NPR Fresh Air critic John Powers writes that, "At his best, [Lewis] achieves something only a handful of crime writers ever do — the chilling sense of cosmic fatality that links noir anti-heroes to the likes of Oedipus and Macbeth" and of Lewis' celebrated, claustrophobic, and brutal Get Carter he writes, "Get Carter is one of the best-ever fictional portraits of a small, industrial English city with its tawdry shops, dingy rooming houses, and suffocating air of decline from something that wasn't that great to begin with."

You can listen to the whole piece on Lewis HERE.



Simple and to the point, BookPage dubs GBH: "Lewis' masterpiece."


THE LIFE SENTENCE "The Grievous Life of Ted Lewis"

Lisa Levy's brilliant new crime and mystery fiction focused website published a wonderful, and thorough, piece on Lewis and GBH by Brian Greene, which among other things, says: "While [Get Carter] will likely always be the most noted of Ted Lewis’s nine novels, GBH, the final book Lewis published, is his masterwork."

That rest can be read HERE.


THE BARNES & NOBLE REVIEW"Ted Lewis and His Kitchen Sink Thrillers"

The online literary review of the nation's largest brick & mortar bookstore chain, and the company where I had my first book related job, ran a terrific review by Charles Taylor about the Carter Trilogy and GBH. Taylor pulls no punches: "Lewis remains a sharp social anatomist of the hopelessness and soul-sucking dinginess of his era. Starting with [Get Carter], Lewis sketched the horror of a Britain where home was the kitchen sink, the sodden bar towel, the decrepit industrial landscape."

You can read the rest of Charles Taylor's review HERE.


And hopefully there's more to come!

The Swan Song of a Hardboiled Master: GBH pubs on 4/21

GBH is a novel as direct as it is stunning . . . I reckon he knew a good deal of what he was writing about from very close to—perhaps dangerously so. That leaps out of the work immediately.
— Derek Raymond, author of the Factory novels


IndieBound  |  Barnes & Noble  | Amazon

The most enigmatic novel by the author of Get Carter and the Jack Carter Trilogy, GBH is perhaps Ted Lewis' finest piece of writing and soon to be available for the first time in decades.

Among crime fiction enthusiasts it is a book of near mythical legend, available only via rare book dealers for exorbitant prices. GBH was published as a paperback original at a low point in the career of its author. Within a year of its publication the book was out of print and its author dead of alcohol related disease. Lewis was only 42.

That last and grimmest detail is what perhaps makes GBH so fascinating and tragic. The two novels that preceded it were among Lewis' least inspired. The sharp wit was there but so too was a cynicism and meanness that no longer contained the emotional resonance of his previous work.

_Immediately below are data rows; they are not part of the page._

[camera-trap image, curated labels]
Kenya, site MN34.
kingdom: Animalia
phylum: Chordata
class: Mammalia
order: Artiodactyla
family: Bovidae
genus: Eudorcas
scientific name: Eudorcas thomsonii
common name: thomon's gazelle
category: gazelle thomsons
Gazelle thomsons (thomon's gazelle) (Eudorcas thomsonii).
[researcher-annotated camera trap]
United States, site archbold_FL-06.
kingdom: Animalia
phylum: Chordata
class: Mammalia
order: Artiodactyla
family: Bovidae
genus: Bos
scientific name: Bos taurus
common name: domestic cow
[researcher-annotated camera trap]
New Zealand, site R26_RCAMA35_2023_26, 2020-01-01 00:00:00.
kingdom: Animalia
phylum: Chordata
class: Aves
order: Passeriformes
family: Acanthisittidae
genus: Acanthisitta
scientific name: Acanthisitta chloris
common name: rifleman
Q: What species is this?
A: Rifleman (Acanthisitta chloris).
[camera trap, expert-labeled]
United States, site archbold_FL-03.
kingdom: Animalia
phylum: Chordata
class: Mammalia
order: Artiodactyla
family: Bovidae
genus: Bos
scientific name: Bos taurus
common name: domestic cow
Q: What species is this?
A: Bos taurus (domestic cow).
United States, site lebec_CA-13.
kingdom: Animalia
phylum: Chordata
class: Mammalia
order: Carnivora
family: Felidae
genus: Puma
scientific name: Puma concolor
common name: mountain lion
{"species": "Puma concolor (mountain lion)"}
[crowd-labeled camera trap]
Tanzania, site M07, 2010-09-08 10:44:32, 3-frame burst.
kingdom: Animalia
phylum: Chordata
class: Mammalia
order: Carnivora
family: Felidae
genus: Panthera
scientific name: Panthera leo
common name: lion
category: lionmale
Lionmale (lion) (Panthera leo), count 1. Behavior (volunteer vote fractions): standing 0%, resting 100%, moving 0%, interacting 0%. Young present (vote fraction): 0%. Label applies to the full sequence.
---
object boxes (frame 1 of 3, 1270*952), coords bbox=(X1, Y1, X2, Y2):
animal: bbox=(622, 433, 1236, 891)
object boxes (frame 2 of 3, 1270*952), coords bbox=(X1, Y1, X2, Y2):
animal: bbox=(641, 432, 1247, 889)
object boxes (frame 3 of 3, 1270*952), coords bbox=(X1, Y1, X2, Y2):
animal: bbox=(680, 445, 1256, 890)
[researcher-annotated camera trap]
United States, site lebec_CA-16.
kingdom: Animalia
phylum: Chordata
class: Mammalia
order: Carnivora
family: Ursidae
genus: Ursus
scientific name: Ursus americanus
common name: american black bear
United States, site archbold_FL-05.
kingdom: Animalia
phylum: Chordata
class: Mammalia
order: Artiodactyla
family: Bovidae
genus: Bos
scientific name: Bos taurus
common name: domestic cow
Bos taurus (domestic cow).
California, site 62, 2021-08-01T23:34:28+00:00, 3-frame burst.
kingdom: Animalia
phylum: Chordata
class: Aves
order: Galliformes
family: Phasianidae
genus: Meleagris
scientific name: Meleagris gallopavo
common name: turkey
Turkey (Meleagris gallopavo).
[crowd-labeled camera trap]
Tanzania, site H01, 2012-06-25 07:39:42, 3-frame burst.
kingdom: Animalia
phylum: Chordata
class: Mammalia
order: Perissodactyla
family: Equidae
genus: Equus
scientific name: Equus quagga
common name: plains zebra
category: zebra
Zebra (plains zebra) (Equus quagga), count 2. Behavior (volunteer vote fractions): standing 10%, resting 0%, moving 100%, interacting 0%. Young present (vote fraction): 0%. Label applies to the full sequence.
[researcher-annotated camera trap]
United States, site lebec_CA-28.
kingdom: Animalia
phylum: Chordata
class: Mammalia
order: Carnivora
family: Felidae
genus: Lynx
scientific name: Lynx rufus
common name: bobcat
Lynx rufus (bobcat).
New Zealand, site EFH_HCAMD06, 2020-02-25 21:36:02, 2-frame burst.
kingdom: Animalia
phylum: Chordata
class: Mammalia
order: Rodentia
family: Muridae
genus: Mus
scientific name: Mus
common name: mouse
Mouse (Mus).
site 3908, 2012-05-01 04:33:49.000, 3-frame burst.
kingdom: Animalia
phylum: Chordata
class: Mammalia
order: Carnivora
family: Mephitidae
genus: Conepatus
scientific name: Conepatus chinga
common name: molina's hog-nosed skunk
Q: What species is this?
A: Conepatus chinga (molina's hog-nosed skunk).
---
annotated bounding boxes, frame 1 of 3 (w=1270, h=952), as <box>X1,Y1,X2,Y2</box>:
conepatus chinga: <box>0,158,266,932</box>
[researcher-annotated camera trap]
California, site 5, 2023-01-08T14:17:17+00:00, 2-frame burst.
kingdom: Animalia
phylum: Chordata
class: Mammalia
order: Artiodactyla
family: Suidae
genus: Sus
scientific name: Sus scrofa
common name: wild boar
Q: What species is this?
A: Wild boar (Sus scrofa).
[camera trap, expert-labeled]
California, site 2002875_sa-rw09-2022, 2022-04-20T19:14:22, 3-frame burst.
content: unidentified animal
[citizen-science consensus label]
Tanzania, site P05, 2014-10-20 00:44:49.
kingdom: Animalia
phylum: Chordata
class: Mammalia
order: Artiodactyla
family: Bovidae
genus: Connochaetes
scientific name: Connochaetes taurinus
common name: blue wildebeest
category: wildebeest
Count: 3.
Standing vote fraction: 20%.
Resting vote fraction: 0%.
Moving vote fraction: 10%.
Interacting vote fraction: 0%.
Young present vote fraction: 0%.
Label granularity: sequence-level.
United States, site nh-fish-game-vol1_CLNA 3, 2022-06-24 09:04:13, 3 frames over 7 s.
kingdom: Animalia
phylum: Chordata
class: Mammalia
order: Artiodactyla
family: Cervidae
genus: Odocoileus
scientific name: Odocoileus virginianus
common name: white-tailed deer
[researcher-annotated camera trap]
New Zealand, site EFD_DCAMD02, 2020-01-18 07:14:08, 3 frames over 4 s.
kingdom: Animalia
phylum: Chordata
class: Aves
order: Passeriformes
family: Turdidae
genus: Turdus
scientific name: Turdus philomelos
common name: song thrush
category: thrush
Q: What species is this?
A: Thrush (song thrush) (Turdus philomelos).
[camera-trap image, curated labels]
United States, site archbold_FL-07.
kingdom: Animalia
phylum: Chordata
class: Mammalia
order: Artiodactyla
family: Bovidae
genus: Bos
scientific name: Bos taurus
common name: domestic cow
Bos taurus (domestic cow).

And yet while his health was failing, and at the lowest point in his still young career, Lewis wrote the brilliantly sinister GBH, a novel that captures nearly every theme the author addressed during his all too short life. In a pair of narratives you are given "The Smoke" of 1970s London, where a ruthless crime lord is losing grasp on his sanity and empire, and "The Sea" of an English beach town in the off season, where the same man now lives in hiding, his empire in shambles and his identity uncertain.

The classic Lewis themes concerning the contrast between big and small town life, the ruthlessness of organized crime, and the high cost of violence are all present in GBH just as they were in his groundbreaking second novel, Get Carter. So too are the richly drawn characters, whether they are vicious gangsters or boardwalk townies living out their lives in the sleepy off-season. But GBH has something more: a delightfully clever twisting of plot that lends it a near supernatural air.

GBH is not the influential "blueprint" that Get Carter was. It did not influence the way crime stories are told. It is however a masterpiece of crime fiction and a wholly singular novel. Gritty, creepy, fascinating. 

It is now available for the first time in North America, and for the first time in hardcover and ebook formats. It's time this novel finds its place in the crime fiction canon.